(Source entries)

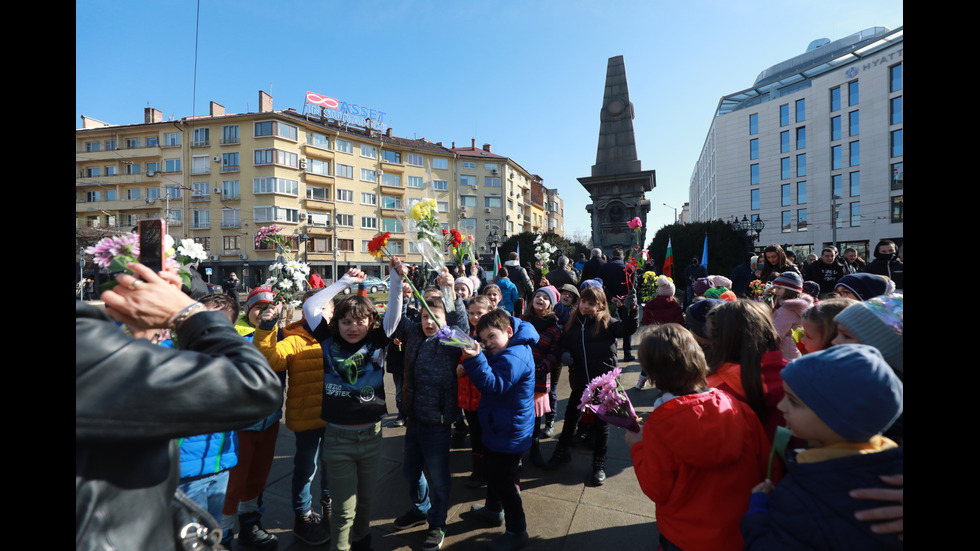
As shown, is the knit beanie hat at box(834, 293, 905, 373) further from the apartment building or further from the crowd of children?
the apartment building

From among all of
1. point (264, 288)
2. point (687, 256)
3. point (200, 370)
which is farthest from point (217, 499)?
point (687, 256)

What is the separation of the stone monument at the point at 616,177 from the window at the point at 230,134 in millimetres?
36042

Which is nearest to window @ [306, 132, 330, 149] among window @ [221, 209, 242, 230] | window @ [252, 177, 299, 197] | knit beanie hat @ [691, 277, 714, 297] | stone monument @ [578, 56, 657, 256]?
window @ [252, 177, 299, 197]

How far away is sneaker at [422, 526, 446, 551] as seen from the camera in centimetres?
295

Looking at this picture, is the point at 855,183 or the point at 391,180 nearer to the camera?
the point at 855,183

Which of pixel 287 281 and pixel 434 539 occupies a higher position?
pixel 287 281

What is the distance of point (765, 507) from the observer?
158 centimetres

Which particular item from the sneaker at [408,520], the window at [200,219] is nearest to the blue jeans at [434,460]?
the sneaker at [408,520]

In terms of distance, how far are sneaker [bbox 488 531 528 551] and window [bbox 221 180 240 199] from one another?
148 ft

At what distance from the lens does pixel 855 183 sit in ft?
145

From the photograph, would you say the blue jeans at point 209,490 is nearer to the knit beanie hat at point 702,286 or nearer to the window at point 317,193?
the knit beanie hat at point 702,286

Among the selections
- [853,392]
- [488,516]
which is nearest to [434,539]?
[488,516]

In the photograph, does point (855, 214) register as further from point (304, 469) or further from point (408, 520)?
point (304, 469)

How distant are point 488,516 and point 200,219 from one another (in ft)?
156
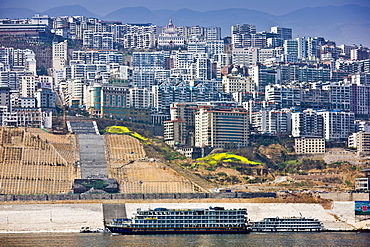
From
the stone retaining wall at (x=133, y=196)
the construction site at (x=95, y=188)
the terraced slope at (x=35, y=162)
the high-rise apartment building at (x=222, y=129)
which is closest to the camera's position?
the construction site at (x=95, y=188)

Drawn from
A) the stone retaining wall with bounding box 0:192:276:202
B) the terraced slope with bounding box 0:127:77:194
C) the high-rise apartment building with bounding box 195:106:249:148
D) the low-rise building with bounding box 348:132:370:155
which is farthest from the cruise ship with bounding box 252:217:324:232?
the low-rise building with bounding box 348:132:370:155

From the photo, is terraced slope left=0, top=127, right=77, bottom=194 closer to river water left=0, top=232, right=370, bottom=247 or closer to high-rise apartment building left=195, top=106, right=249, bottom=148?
A: river water left=0, top=232, right=370, bottom=247

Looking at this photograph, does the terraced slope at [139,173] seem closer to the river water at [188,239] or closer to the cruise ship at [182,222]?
the cruise ship at [182,222]

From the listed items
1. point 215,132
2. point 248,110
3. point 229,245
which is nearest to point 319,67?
point 248,110

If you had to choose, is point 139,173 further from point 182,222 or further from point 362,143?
point 362,143

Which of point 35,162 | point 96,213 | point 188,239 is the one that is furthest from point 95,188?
point 188,239

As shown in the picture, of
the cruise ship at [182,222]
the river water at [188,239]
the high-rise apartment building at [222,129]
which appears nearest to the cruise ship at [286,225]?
the river water at [188,239]
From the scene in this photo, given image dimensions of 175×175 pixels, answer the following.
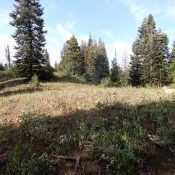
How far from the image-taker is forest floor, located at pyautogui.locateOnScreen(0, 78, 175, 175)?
8.42 metres

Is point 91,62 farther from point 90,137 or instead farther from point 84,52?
point 90,137

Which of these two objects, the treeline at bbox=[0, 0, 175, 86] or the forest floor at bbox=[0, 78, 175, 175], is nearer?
the forest floor at bbox=[0, 78, 175, 175]

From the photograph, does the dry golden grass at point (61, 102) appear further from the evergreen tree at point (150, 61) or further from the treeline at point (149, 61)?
the evergreen tree at point (150, 61)

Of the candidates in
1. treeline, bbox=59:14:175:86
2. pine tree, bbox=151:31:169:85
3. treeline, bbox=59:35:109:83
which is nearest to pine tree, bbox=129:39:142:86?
treeline, bbox=59:14:175:86

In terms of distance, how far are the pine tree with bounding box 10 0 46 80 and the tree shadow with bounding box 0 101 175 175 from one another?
102ft

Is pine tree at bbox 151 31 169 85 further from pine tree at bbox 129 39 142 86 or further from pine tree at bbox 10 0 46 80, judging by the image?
pine tree at bbox 10 0 46 80

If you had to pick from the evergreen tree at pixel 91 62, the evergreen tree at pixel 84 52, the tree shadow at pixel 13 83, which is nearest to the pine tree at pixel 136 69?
the evergreen tree at pixel 91 62

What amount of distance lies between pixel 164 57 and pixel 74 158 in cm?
5862

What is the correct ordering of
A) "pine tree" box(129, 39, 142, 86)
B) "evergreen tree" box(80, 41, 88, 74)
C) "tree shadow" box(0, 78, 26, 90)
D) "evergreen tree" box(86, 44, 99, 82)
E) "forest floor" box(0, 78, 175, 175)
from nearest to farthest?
1. "forest floor" box(0, 78, 175, 175)
2. "tree shadow" box(0, 78, 26, 90)
3. "pine tree" box(129, 39, 142, 86)
4. "evergreen tree" box(86, 44, 99, 82)
5. "evergreen tree" box(80, 41, 88, 74)

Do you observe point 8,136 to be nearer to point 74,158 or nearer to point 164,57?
point 74,158

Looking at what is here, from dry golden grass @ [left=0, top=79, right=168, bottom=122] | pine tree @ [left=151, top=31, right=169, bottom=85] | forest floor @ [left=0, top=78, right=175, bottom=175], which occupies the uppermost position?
pine tree @ [left=151, top=31, right=169, bottom=85]

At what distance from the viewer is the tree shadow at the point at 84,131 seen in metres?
8.61

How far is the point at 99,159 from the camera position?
28.2 feet

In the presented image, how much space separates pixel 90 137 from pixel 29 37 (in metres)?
35.5
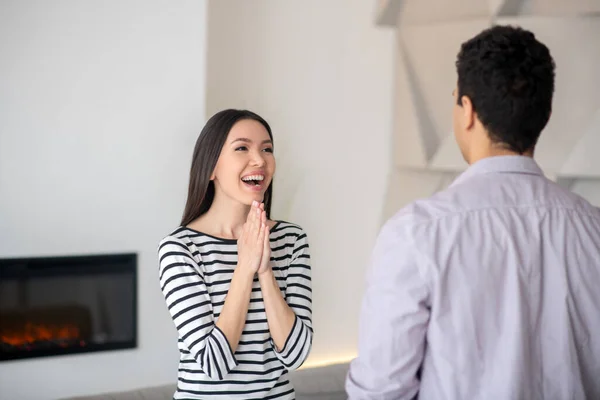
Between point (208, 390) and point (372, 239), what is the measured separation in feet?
8.28

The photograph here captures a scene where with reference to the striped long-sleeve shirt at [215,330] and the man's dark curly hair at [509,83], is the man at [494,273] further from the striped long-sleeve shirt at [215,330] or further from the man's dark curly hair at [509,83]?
the striped long-sleeve shirt at [215,330]

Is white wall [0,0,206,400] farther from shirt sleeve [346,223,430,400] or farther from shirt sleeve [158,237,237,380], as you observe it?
shirt sleeve [346,223,430,400]

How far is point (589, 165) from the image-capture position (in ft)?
10.2

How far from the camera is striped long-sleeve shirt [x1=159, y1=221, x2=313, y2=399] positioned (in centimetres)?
158

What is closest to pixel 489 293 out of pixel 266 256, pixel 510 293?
pixel 510 293

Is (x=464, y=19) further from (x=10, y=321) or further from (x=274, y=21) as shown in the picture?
(x=10, y=321)

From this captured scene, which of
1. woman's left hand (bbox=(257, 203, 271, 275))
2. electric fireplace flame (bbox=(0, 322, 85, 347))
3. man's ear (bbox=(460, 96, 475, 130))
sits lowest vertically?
electric fireplace flame (bbox=(0, 322, 85, 347))

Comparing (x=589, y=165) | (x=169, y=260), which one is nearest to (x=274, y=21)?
(x=589, y=165)

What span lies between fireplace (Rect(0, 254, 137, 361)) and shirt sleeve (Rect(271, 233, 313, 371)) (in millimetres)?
1544

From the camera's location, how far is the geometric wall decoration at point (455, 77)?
312 centimetres

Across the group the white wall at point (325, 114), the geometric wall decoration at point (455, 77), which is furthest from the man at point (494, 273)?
Answer: the white wall at point (325, 114)

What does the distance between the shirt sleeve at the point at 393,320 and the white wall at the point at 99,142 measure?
79.5 inches

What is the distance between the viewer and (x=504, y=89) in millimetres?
1261

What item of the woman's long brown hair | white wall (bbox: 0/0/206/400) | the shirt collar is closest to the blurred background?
white wall (bbox: 0/0/206/400)
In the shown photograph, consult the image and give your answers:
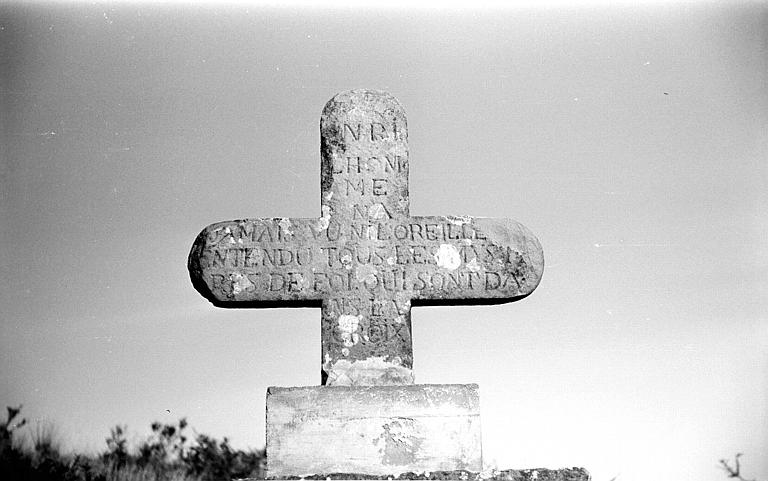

Goal: Copy out all of the entries above word for word, leaving out the pictures.

Answer:
As shown, is the knit beanie hat at box(834, 293, 905, 373) further from the apartment building or further from the crowd of children?
the apartment building

From among all of
1. point (264, 288)
2. point (687, 256)
3. point (200, 370)
which is farthest from point (217, 499)?
point (687, 256)

What is the separation of the stone monument at the point at 616,177 from the window at the point at 230,134 in millimetres?
36042

Which is nearest to window @ [306, 132, 330, 149] among window @ [221, 209, 242, 230] | window @ [252, 177, 299, 197] | knit beanie hat @ [691, 277, 714, 297] | stone monument @ [578, 56, 657, 256]?
window @ [252, 177, 299, 197]

How far away is sneaker at [422, 526, 446, 551] as seen from the camera in centimetres?
295

Looking at this picture, is the point at 855,183 or the point at 391,180 nearer to the camera?
the point at 855,183

Which of pixel 287 281 and pixel 434 539 occupies a higher position?
pixel 287 281

What is the distance of point (765, 507) from the observer?
158 centimetres

Which particular item from the sneaker at [408,520], the window at [200,219] is nearest to the blue jeans at [434,460]?
the sneaker at [408,520]

In terms of distance, how far are sneaker [bbox 488 531 528 551] and window [bbox 221 180 240 199] from one another?
148 ft

At what distance from the lens does pixel 855 183 sit in ft?
145

From the photograph, would you say the blue jeans at point 209,490 is nearer to the knit beanie hat at point 702,286 or nearer to the window at point 317,193?
the knit beanie hat at point 702,286

Among the selections
- [853,392]
- [488,516]
which is nearest to [434,539]?
[488,516]

In the photograph, does point (855, 214) register as further from point (304, 469) or further from point (408, 520)?
point (304, 469)

How distant are point 488,516 and point 200,219 from one another (in ft)?
156
From
the stone retaining wall at (x=133, y=196)
the construction site at (x=95, y=188)
the terraced slope at (x=35, y=162)
the high-rise apartment building at (x=222, y=129)
which is closest to the camera's position?
the construction site at (x=95, y=188)

Drawn from
A) the stone retaining wall with bounding box 0:192:276:202
B) the terraced slope with bounding box 0:127:77:194
C) the high-rise apartment building with bounding box 195:106:249:148
D) the low-rise building with bounding box 348:132:370:155
which is farthest from the cruise ship with bounding box 252:217:324:232?
the low-rise building with bounding box 348:132:370:155

From the photo, is terraced slope left=0, top=127, right=77, bottom=194 closer to river water left=0, top=232, right=370, bottom=247 or closer to high-rise apartment building left=195, top=106, right=249, bottom=148?
A: river water left=0, top=232, right=370, bottom=247

Looking at this photograph, does the terraced slope at [139,173] seem closer to the river water at [188,239] or closer to the cruise ship at [182,222]?
the cruise ship at [182,222]

From the listed items
1. point 215,132
2. point 248,110
3. point 229,245
which is nearest to point 319,67?
point 248,110

If you had to choose, is point 139,173 further from point 182,222 or further from point 362,143?
point 362,143

Which of point 35,162 | point 96,213 | point 188,239 is the one that is furthest from point 95,188?
point 188,239

As shown in the picture, of
the cruise ship at [182,222]
the river water at [188,239]
the high-rise apartment building at [222,129]
which appears nearest to the cruise ship at [286,225]?
the river water at [188,239]
From the scene in this photo, given image dimensions of 175×175 pixels, answer the following.
How far from the image-taker is forest floor, located at pyautogui.locateOnScreen(0, 78, 175, 175)?
8.42 metres

Is point 91,62 farther from point 90,137 or instead farther from point 84,52?
point 90,137

Which of these two objects, the treeline at bbox=[0, 0, 175, 86] or the forest floor at bbox=[0, 78, 175, 175], is nearer?
the forest floor at bbox=[0, 78, 175, 175]

From the photograph, does the dry golden grass at point (61, 102) appear further from the evergreen tree at point (150, 61) or further from the treeline at point (149, 61)?
the evergreen tree at point (150, 61)

Of the candidates in
1. treeline, bbox=59:14:175:86
2. pine tree, bbox=151:31:169:85
3. treeline, bbox=59:35:109:83
which is nearest to pine tree, bbox=129:39:142:86?
treeline, bbox=59:14:175:86

In terms of distance, how far are the pine tree with bounding box 10 0 46 80 and the tree shadow with bounding box 0 101 175 175 from one another?
102ft

Is pine tree at bbox 151 31 169 85 further from pine tree at bbox 129 39 142 86 or further from pine tree at bbox 10 0 46 80, judging by the image?
pine tree at bbox 10 0 46 80

If you had to pick from the evergreen tree at pixel 91 62, the evergreen tree at pixel 84 52, the tree shadow at pixel 13 83, which is nearest to the pine tree at pixel 136 69?
the evergreen tree at pixel 91 62

What amount of distance lies between pixel 164 57 and pixel 74 158 in cm?
5862

What is the correct ordering of
A) "pine tree" box(129, 39, 142, 86)
B) "evergreen tree" box(80, 41, 88, 74)
C) "tree shadow" box(0, 78, 26, 90)
D) "evergreen tree" box(86, 44, 99, 82)
E) "forest floor" box(0, 78, 175, 175)
from nearest to farthest?
1. "forest floor" box(0, 78, 175, 175)
2. "tree shadow" box(0, 78, 26, 90)
3. "pine tree" box(129, 39, 142, 86)
4. "evergreen tree" box(86, 44, 99, 82)
5. "evergreen tree" box(80, 41, 88, 74)

Do you observe point 8,136 to be nearer to point 74,158 or nearer to point 164,57?
point 74,158

Looking at what is here, from dry golden grass @ [left=0, top=79, right=168, bottom=122] | pine tree @ [left=151, top=31, right=169, bottom=85] | forest floor @ [left=0, top=78, right=175, bottom=175], which occupies the uppermost position?
pine tree @ [left=151, top=31, right=169, bottom=85]

At what distance from the viewer is the tree shadow at the point at 84,131 seen in metres?
8.61

How far is the point at 99,159 from the camera position?
28.2 feet

In the presented image, how much space separates pixel 90 137 from pixel 29 37 (in metres)?
35.5
Between point (208, 390) and point (372, 239), what is the measured separation in feet?
8.28

The photograph here captures a scene where with reference to the striped long-sleeve shirt at [215,330] and the man's dark curly hair at [509,83], is the man at [494,273] further from the striped long-sleeve shirt at [215,330] or further from the man's dark curly hair at [509,83]?
the striped long-sleeve shirt at [215,330]

Is white wall [0,0,206,400] farther from shirt sleeve [346,223,430,400] or farther from shirt sleeve [158,237,237,380], as you observe it?
shirt sleeve [346,223,430,400]

How far is point (589, 165) from the image-capture position (in ft)?
10.2

How far from the camera is striped long-sleeve shirt [x1=159, y1=221, x2=313, y2=399] positioned (in centimetres)?
158

What is closest to pixel 489 293 out of pixel 266 256, pixel 510 293?
pixel 510 293

Is (x=464, y=19) further from (x=10, y=321) or further from (x=274, y=21) as shown in the picture?
(x=10, y=321)

From this captured scene, which of
1. woman's left hand (bbox=(257, 203, 271, 275))
2. electric fireplace flame (bbox=(0, 322, 85, 347))
3. man's ear (bbox=(460, 96, 475, 130))
sits lowest vertically?
electric fireplace flame (bbox=(0, 322, 85, 347))

Comparing (x=589, y=165) | (x=169, y=260), which one is nearest to (x=274, y=21)?
(x=589, y=165)

What span lies between fireplace (Rect(0, 254, 137, 361)) and shirt sleeve (Rect(271, 233, 313, 371)) (in millimetres)?
1544

From the camera's location, how far is the geometric wall decoration at point (455, 77)?
312 centimetres

Across the group the white wall at point (325, 114), the geometric wall decoration at point (455, 77), which is furthest from the man at point (494, 273)?
Answer: the white wall at point (325, 114)

What does the distance between the shirt sleeve at the point at 393,320 and the white wall at the point at 99,142 measure?
79.5 inches

What is the distance between the viewer and (x=504, y=89) in millimetres?
1261

What item of the woman's long brown hair | white wall (bbox: 0/0/206/400) | the shirt collar is closest to the blurred background?
white wall (bbox: 0/0/206/400)
In the shown photograph, consult the image and give your answers:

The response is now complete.